戦国日本の津々浦々 ライト版

港町から廻る戦国時代。そこに生きた人々、取引された商品も紹介します。

5.宝物・名品-03.書画

雪舟等楊筆「山水図巻」 さんすいずかん

雪舟等楊筆の山水図の巻子。跋文部分を含めた全長は4.51メートル。雪舟が「画本」(絵手本)を求める弟子の等悦に描き与えたものとされる。前半は雪舟の真筆だが、後半は後世の画家の手による雪舟画の模写となっている。

狩野元信筆「十僧図」 じゅうそうず

足利義政晩年の邸宅・東山殿の東求堂(持仏堂)内部の襖に描かれた襖絵。
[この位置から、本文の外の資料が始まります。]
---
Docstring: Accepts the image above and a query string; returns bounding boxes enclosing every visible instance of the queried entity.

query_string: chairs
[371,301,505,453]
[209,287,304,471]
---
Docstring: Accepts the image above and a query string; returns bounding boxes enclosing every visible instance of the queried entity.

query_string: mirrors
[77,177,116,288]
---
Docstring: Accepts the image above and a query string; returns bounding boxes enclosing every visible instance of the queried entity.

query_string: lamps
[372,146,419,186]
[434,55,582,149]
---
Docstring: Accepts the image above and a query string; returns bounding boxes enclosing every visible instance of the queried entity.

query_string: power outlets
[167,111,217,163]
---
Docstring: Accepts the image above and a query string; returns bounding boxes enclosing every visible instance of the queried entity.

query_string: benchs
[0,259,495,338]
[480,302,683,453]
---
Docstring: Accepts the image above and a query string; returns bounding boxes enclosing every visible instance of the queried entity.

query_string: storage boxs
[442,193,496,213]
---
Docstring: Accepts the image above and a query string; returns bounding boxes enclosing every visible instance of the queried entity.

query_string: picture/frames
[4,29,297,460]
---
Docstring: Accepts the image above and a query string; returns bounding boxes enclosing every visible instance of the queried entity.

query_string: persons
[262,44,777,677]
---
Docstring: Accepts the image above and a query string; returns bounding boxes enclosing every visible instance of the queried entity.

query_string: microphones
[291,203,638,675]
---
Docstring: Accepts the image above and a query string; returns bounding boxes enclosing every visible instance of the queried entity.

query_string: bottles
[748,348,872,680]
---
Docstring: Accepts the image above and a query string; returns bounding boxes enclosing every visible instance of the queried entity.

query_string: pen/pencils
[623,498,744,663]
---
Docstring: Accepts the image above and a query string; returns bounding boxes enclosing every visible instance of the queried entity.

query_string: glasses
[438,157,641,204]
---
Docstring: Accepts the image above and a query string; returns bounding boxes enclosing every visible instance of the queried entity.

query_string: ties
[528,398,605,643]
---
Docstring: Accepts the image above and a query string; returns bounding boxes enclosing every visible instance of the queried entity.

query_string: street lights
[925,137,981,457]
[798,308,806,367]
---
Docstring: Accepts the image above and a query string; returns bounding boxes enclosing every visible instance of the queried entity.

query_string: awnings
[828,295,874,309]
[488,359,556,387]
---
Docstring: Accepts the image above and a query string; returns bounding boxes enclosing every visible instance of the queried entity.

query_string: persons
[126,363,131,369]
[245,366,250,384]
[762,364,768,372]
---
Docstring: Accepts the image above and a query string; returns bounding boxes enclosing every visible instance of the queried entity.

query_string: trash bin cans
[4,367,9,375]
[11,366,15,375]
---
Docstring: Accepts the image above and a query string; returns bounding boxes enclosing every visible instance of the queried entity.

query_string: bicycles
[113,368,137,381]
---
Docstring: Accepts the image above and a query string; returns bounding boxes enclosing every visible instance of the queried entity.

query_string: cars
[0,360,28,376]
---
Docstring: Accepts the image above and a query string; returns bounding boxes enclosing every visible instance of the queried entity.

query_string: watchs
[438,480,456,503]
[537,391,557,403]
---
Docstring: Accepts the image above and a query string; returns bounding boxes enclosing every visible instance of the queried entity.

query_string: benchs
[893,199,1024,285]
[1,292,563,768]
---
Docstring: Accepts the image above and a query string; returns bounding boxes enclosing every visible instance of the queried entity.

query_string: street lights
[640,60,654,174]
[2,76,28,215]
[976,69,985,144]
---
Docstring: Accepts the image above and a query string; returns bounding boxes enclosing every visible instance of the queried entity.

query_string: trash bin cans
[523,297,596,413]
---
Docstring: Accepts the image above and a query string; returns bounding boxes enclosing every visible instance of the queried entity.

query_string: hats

足利将軍家の御用絵師・狩野正信によって制作された。将軍の側近でもあった禅僧・亀泉集証の日記『蔭涼軒日録』に完成までの経緯が詳しく記されている。

狩野元信筆「酒伝童子絵巻」 しゅてんどうじえまき

源頼光による大江山の鬼退治を描いた絵巻物。全三巻。相模の北条氏綱によって企画され、大永三年(1523)頃より制作がスタートした。

牧谿筆「寒山拾得図」 かんざんじっとく ず

中国の禅僧画家・牧谿法常の筆によって描かれた墨絵。牧谿は室町・戦国期の日本で高い評価を得ていた画家であり、その絵は唐絵の最高のものとして珍重された。

玉礀筆「遠浦帰帆図」 えんぽきはんず

中国南宋の画僧・玉礀(ぎょっかん)によって描かれた墨絵。中国の洞庭湖に注ぎ込む瀟水と湘水の周辺の山水自然を、水墨の濃淡で描いた「瀟相八景図」の一景。